§ WHAT IS REQUIRED: Print the records again, character for character.

+++ SOURCE RECORDS +++

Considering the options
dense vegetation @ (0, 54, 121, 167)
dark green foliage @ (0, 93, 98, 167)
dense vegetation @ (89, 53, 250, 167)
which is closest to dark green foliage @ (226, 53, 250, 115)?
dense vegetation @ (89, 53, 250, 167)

+++

§ RESPONSE BELOW:
Considering the options
dense vegetation @ (0, 54, 121, 167)
dark green foliage @ (0, 93, 98, 167)
dense vegetation @ (89, 53, 250, 167)
which is closest to dark green foliage @ (226, 53, 250, 115)?
dense vegetation @ (89, 53, 250, 167)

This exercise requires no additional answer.